Required task =
Copy out all the rows below, substituting "steeple" for "spire" wherever it occurs and leaving everything else unchanged.

━━━━

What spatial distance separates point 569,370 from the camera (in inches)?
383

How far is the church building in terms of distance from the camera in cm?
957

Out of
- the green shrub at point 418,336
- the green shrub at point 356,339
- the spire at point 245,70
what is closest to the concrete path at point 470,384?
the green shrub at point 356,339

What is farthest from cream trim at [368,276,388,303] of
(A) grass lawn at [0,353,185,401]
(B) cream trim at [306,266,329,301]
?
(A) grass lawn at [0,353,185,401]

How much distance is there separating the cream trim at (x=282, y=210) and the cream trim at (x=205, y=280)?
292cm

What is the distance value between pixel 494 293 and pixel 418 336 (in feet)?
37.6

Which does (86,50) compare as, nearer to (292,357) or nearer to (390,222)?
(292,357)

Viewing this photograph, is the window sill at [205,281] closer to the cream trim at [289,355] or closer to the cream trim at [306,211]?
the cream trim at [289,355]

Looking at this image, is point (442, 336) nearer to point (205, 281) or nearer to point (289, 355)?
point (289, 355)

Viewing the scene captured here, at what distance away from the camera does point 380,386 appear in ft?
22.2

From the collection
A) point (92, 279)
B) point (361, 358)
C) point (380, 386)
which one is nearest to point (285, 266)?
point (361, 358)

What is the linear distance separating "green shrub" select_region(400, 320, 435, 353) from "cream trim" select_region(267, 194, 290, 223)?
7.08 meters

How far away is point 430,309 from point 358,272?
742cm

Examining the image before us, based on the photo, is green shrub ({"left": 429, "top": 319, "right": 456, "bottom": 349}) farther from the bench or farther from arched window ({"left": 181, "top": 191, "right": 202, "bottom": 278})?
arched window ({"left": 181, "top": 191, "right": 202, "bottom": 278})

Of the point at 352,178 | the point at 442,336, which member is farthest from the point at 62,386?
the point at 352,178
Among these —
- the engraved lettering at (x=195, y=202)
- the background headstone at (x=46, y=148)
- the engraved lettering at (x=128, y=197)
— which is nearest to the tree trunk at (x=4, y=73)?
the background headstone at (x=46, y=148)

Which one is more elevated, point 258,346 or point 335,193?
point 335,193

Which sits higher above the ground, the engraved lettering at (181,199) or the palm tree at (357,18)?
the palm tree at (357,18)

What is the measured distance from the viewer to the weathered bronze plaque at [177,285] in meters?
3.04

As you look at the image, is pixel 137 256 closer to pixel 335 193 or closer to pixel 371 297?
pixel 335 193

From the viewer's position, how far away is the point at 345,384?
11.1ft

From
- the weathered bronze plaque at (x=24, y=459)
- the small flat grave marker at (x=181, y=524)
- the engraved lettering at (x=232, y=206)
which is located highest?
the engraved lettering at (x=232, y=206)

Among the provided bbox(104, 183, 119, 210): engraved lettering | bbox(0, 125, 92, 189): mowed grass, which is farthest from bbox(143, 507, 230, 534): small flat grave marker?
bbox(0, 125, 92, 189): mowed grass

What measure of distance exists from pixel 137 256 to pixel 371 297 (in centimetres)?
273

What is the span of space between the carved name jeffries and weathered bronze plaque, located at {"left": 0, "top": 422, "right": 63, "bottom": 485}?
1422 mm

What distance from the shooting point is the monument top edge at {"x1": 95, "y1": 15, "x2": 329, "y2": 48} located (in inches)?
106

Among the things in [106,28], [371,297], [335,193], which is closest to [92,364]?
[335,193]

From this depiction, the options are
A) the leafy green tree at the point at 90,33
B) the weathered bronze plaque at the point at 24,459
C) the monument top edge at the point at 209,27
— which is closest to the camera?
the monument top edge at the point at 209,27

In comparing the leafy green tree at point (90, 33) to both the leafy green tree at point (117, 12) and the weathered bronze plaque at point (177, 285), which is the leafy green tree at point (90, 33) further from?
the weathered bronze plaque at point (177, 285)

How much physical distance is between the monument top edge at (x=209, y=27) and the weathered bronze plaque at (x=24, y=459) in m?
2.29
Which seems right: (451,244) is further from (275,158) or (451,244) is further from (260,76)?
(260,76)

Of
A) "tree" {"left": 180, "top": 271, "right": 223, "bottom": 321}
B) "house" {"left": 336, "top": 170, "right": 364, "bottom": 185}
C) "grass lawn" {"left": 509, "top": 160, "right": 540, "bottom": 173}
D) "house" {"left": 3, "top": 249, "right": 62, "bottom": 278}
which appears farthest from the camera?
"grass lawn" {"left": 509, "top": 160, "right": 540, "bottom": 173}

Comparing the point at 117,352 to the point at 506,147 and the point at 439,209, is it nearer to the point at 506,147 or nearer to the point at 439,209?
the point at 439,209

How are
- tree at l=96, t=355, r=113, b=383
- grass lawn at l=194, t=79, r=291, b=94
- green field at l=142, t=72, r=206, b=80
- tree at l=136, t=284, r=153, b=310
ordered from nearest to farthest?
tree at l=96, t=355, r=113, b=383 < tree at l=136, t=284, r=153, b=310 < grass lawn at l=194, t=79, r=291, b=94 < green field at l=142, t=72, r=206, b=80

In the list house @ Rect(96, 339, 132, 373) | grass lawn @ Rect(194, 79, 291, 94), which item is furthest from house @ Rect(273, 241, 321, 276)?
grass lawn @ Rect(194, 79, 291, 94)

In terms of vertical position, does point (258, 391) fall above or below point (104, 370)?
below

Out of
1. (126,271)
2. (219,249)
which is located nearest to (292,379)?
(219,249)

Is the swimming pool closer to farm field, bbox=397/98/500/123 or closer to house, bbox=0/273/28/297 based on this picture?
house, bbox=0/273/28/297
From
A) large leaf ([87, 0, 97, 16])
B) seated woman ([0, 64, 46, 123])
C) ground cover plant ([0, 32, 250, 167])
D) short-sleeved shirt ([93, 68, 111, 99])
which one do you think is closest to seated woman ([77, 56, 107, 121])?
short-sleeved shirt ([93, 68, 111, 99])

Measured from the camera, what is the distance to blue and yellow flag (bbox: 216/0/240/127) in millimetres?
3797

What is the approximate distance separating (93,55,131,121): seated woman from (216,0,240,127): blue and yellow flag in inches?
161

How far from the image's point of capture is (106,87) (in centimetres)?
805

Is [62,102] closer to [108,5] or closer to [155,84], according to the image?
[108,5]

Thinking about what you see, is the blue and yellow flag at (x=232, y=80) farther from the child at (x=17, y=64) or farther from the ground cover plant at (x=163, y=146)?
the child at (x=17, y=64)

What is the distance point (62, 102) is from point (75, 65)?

━━━━

Final result =
What spatial distance separates point 569,370 from the camera (in inches)?
383

How far is the church building in terms of distance from the camera in cm?
957

Out of
- the green shrub at point 418,336
- the green shrub at point 356,339
- the steeple at point 245,70
what is closest to the concrete path at point 470,384?
the green shrub at point 356,339

What is farthest from cream trim at [368,276,388,303] of
(A) grass lawn at [0,353,185,401]
(B) cream trim at [306,266,329,301]
?
(A) grass lawn at [0,353,185,401]

How much distance is there separating the cream trim at (x=282, y=210) and the cream trim at (x=205, y=280)?
292cm

What is the distance value between pixel 494 293 and pixel 418 336 (in feet)?
37.6

Which does (86,50) compare as, nearer to (292,357) or nearer to (390,222)?
(292,357)

Viewing this photograph, is the window sill at [205,281] closer to the cream trim at [289,355] or closer to the cream trim at [306,211]?
the cream trim at [289,355]

Looking at this image, is point (442, 336) nearer to point (205, 281) or nearer to point (289, 355)?
point (289, 355)

Viewing the scene captured here, at what distance away from the camera does point 380,386 appear in ft?
22.2

From the collection
A) point (92, 279)
B) point (361, 358)
C) point (380, 386)
which one is nearest to point (285, 266)?
point (361, 358)

What is the linear distance separating "green shrub" select_region(400, 320, 435, 353) from "cream trim" select_region(267, 194, 290, 223)?
7.08 meters

How far away is point 430,309 from point 358,272?
742cm

Examining the image before us, based on the photo, is green shrub ({"left": 429, "top": 319, "right": 456, "bottom": 349}) farther from the bench or farther from arched window ({"left": 181, "top": 191, "right": 202, "bottom": 278})?
arched window ({"left": 181, "top": 191, "right": 202, "bottom": 278})

Of the point at 352,178 | the point at 442,336, which member is farthest from the point at 62,386?
the point at 352,178
Among these —
- the engraved lettering at (x=195, y=202)
- the background headstone at (x=46, y=148)
- the engraved lettering at (x=128, y=197)
— which is nearest to the tree trunk at (x=4, y=73)?
the background headstone at (x=46, y=148)

Which one is more elevated, point 258,346 or point 335,193?
point 335,193

Which sits higher above the ground, the engraved lettering at (181,199) or the palm tree at (357,18)?
the palm tree at (357,18)

What is the measured distance from the viewer to the weathered bronze plaque at [177,285] in meters?
3.04

As you look at the image, is pixel 137 256 closer to pixel 335 193 or closer to pixel 371 297?
pixel 335 193

From the viewer's position, how far away is the point at 345,384?
11.1ft

From
- the weathered bronze plaque at (x=24, y=459)
- the small flat grave marker at (x=181, y=524)
- the engraved lettering at (x=232, y=206)
which is located highest?
the engraved lettering at (x=232, y=206)

Among the provided bbox(104, 183, 119, 210): engraved lettering | bbox(0, 125, 92, 189): mowed grass, which is farthest from bbox(143, 507, 230, 534): small flat grave marker?
bbox(0, 125, 92, 189): mowed grass

What measure of distance exists from pixel 137 256 to pixel 371 297 (in centimetres)?
273

What is the span of space between the carved name jeffries and weathered bronze plaque, located at {"left": 0, "top": 422, "right": 63, "bottom": 485}?
1422 mm

What distance from the shooting point is the monument top edge at {"x1": 95, "y1": 15, "x2": 329, "y2": 48} located (in inches)?
106

Among the things in [106,28], [371,297], [335,193], which is closest to [92,364]?
[335,193]

From this depiction, the options are
A) the leafy green tree at the point at 90,33
B) the weathered bronze plaque at the point at 24,459
C) the monument top edge at the point at 209,27
— which is closest to the camera?
the monument top edge at the point at 209,27

In comparing the leafy green tree at point (90, 33) to both the leafy green tree at point (117, 12) and the weathered bronze plaque at point (177, 285), which is the leafy green tree at point (90, 33) further from?
the weathered bronze plaque at point (177, 285)

How much physical distance is between the monument top edge at (x=209, y=27) and the weathered bronze plaque at (x=24, y=459) in m?
2.29
Which seems right: (451,244) is further from (275,158) or (451,244) is further from (260,76)?
(260,76)

Of
A) "tree" {"left": 180, "top": 271, "right": 223, "bottom": 321}
B) "house" {"left": 336, "top": 170, "right": 364, "bottom": 185}
C) "grass lawn" {"left": 509, "top": 160, "right": 540, "bottom": 173}
D) "house" {"left": 3, "top": 249, "right": 62, "bottom": 278}
which appears farthest from the camera?
"grass lawn" {"left": 509, "top": 160, "right": 540, "bottom": 173}

Comparing the point at 117,352 to the point at 506,147 and the point at 439,209, is it nearer to the point at 506,147 or nearer to the point at 439,209?
the point at 439,209

How are
- tree at l=96, t=355, r=113, b=383
- grass lawn at l=194, t=79, r=291, b=94
- green field at l=142, t=72, r=206, b=80
- tree at l=136, t=284, r=153, b=310
ordered from nearest to farthest?
tree at l=96, t=355, r=113, b=383 < tree at l=136, t=284, r=153, b=310 < grass lawn at l=194, t=79, r=291, b=94 < green field at l=142, t=72, r=206, b=80

In the list house @ Rect(96, 339, 132, 373) | grass lawn @ Rect(194, 79, 291, 94), which item is furthest from house @ Rect(273, 241, 321, 276)?
grass lawn @ Rect(194, 79, 291, 94)

In terms of vertical position, does point (258, 391) fall above or below point (104, 370)?
below

Out of
1. (126,271)
2. (219,249)
which is located nearest to (292,379)?
(219,249)

Is the swimming pool closer to farm field, bbox=397/98/500/123 or closer to house, bbox=0/273/28/297 based on this picture?
house, bbox=0/273/28/297
From
A) large leaf ([87, 0, 97, 16])
B) seated woman ([0, 64, 46, 123])
C) ground cover plant ([0, 32, 250, 167])
D) short-sleeved shirt ([93, 68, 111, 99])
which one do you think is closest to seated woman ([77, 56, 107, 121])?
short-sleeved shirt ([93, 68, 111, 99])

Measured from the camera, what is the distance to blue and yellow flag (bbox: 216/0/240/127) in millimetres?
3797

What is the approximate distance separating (93,55,131,121): seated woman from (216,0,240,127): blue and yellow flag in inches?
161

How far from the image's point of capture is (106,87) (in centimetres)?
805

Is [62,102] closer to [108,5] or closer to [155,84], according to the image?
[108,5]

Thinking about what you see, is the blue and yellow flag at (x=232, y=80) farther from the child at (x=17, y=64) or farther from the ground cover plant at (x=163, y=146)?
the child at (x=17, y=64)

What is the distance point (62, 102) is from point (75, 65)?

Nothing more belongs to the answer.